恐る恐る後ろを振り返り。「だからさあ結婚結婚結婚けっこんけっこんけっこん」
「僕が悪かったからゆるしてぇぇぇっ!!」いつもの騒動の声を耳にしながら、サロンに居たウクライナは紅茶を傾けた。
口の中に甘い香りが広がる。穏やかな時間。
ぎしぎしと軋む床。がたがたと階段を駆け下りてくる音。それが途中で止まり、ロシアの悲鳴が響き渡る。
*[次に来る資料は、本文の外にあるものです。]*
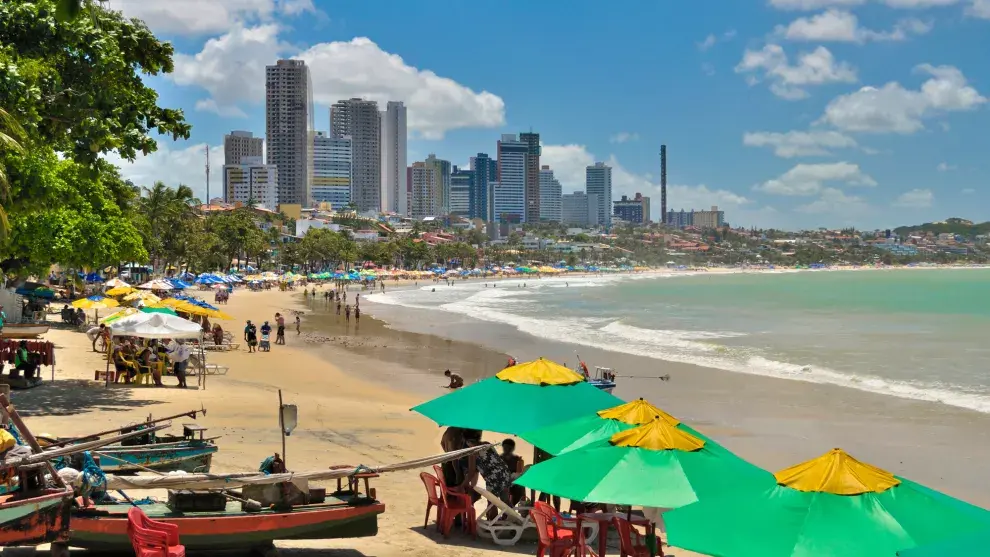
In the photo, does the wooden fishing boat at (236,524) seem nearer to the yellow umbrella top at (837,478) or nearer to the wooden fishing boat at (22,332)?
the yellow umbrella top at (837,478)

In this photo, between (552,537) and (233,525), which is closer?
(233,525)

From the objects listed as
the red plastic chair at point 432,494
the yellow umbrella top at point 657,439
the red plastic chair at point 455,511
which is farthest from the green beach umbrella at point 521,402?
the yellow umbrella top at point 657,439

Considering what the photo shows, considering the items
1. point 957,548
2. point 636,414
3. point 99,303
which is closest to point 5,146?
point 636,414

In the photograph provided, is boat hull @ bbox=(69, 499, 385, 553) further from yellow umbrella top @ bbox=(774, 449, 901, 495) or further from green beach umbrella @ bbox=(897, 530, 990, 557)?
green beach umbrella @ bbox=(897, 530, 990, 557)

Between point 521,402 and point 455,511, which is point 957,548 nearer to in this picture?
point 521,402

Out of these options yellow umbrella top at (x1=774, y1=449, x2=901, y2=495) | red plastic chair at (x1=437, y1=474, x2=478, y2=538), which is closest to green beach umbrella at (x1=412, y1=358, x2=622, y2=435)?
red plastic chair at (x1=437, y1=474, x2=478, y2=538)

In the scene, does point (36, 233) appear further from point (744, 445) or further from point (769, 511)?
point (769, 511)

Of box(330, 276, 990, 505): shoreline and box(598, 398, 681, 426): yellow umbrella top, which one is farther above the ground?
box(598, 398, 681, 426): yellow umbrella top
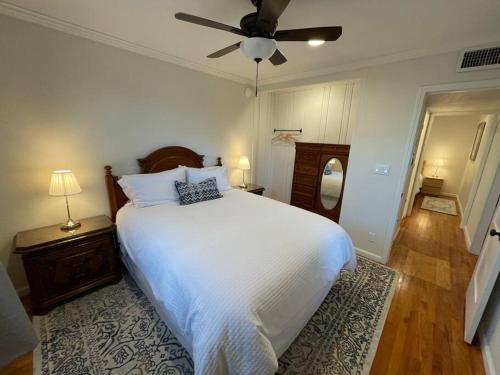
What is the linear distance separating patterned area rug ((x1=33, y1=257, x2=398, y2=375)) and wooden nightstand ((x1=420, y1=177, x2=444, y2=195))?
554cm

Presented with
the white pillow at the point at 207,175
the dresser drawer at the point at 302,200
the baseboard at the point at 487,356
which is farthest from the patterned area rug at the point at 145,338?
the dresser drawer at the point at 302,200

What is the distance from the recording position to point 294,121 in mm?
3775

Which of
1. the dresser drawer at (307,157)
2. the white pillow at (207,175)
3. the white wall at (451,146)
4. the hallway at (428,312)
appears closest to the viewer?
the hallway at (428,312)

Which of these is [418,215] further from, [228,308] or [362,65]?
[228,308]

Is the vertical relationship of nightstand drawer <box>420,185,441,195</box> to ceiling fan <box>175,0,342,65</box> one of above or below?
below

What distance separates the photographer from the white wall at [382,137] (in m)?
2.13

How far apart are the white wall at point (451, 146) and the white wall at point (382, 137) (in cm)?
436

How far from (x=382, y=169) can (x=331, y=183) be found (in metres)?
0.92

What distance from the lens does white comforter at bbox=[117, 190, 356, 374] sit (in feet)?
3.30

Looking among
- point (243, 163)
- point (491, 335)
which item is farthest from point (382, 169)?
point (243, 163)

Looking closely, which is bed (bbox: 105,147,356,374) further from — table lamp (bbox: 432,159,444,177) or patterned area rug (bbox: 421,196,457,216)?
table lamp (bbox: 432,159,444,177)

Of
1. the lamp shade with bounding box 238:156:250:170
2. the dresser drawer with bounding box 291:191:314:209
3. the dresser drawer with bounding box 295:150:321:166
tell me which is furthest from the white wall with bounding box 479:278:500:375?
the lamp shade with bounding box 238:156:250:170

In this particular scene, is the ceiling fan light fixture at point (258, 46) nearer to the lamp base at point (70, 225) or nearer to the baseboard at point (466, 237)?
the lamp base at point (70, 225)

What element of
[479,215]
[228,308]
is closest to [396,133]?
[479,215]
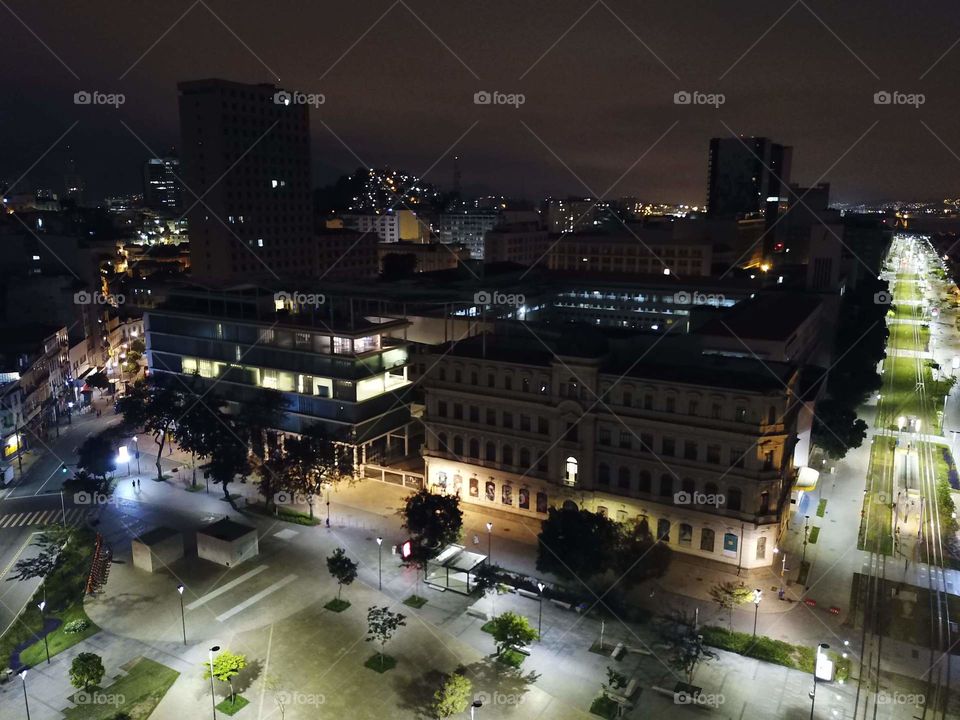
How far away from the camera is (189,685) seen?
32.9 metres

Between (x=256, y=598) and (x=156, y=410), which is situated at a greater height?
(x=156, y=410)

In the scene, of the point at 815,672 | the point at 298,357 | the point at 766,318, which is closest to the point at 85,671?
the point at 298,357

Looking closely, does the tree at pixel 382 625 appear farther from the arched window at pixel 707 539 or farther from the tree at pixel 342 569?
the arched window at pixel 707 539

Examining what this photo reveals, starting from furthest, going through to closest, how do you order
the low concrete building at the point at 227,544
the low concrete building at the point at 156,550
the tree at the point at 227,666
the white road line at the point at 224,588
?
the low concrete building at the point at 227,544 < the low concrete building at the point at 156,550 < the white road line at the point at 224,588 < the tree at the point at 227,666

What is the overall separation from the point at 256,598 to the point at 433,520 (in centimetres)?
1137

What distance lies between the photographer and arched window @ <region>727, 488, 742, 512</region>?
141 feet

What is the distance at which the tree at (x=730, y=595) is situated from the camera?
1542 inches

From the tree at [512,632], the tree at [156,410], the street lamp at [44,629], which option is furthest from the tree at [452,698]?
the tree at [156,410]

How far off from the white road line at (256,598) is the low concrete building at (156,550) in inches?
302

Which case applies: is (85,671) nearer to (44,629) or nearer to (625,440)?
(44,629)

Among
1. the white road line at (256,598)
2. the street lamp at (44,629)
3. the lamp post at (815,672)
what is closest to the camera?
the lamp post at (815,672)

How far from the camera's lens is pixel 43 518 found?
51.4 metres

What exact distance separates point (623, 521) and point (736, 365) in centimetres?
1316

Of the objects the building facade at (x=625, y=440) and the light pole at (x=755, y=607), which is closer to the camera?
the light pole at (x=755, y=607)
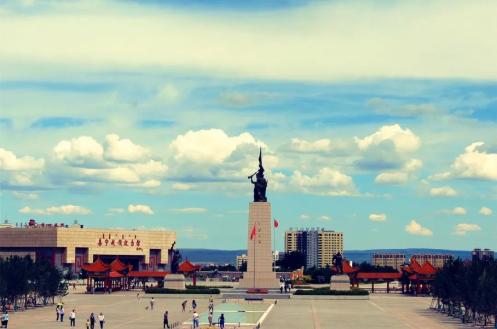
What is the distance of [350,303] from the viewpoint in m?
118

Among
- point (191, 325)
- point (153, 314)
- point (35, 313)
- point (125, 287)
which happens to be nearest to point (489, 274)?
point (191, 325)

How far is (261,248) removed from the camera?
440 feet

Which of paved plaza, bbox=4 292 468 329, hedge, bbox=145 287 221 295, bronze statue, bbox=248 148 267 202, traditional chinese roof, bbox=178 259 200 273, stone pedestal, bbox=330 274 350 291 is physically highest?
bronze statue, bbox=248 148 267 202

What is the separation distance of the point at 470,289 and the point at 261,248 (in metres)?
54.1

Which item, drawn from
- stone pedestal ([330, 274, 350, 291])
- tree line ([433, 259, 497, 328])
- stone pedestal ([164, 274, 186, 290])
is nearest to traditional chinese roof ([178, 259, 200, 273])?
stone pedestal ([164, 274, 186, 290])

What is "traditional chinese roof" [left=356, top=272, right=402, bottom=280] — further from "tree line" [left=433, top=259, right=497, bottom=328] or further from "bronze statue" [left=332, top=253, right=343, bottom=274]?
"tree line" [left=433, top=259, right=497, bottom=328]

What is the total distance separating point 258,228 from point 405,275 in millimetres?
27835

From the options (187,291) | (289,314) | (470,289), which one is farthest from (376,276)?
(470,289)

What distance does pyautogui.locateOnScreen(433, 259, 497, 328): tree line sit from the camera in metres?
76.9

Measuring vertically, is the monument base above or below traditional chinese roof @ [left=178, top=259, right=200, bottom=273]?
below

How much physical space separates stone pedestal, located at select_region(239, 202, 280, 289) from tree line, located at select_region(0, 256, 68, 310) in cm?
3133

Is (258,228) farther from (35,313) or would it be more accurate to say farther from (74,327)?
(74,327)

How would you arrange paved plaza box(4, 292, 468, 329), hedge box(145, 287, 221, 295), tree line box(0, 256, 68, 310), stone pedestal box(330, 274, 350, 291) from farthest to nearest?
1. stone pedestal box(330, 274, 350, 291)
2. hedge box(145, 287, 221, 295)
3. tree line box(0, 256, 68, 310)
4. paved plaza box(4, 292, 468, 329)

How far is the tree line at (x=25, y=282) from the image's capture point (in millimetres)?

小さくため息をつくと、朗らかな笑みを浮かべ、二階を見上げた。
「うん、二人とも元気になったみたいだから……紅茶でも入れておいてあげよっと」
お湯で温めておいたカップに新しい紅茶を注いでいく。
ゆらりと立ち上がる湯気に頬を緩め。
「仲良いわねぇ。ロシアちゃんとベラルーシちゃんは。お姉ちゃん少しさみしいなぁ」
そうは言いながらも、ウクライナは幸せそうな顔で机の上に並べられた三つのカップを眺めていた。
初出 一年位前
『初めての喧嘩』がテーマでした。
ベラが『嫌い』というのもこういう時ぐらいしかないかなーと思いまして。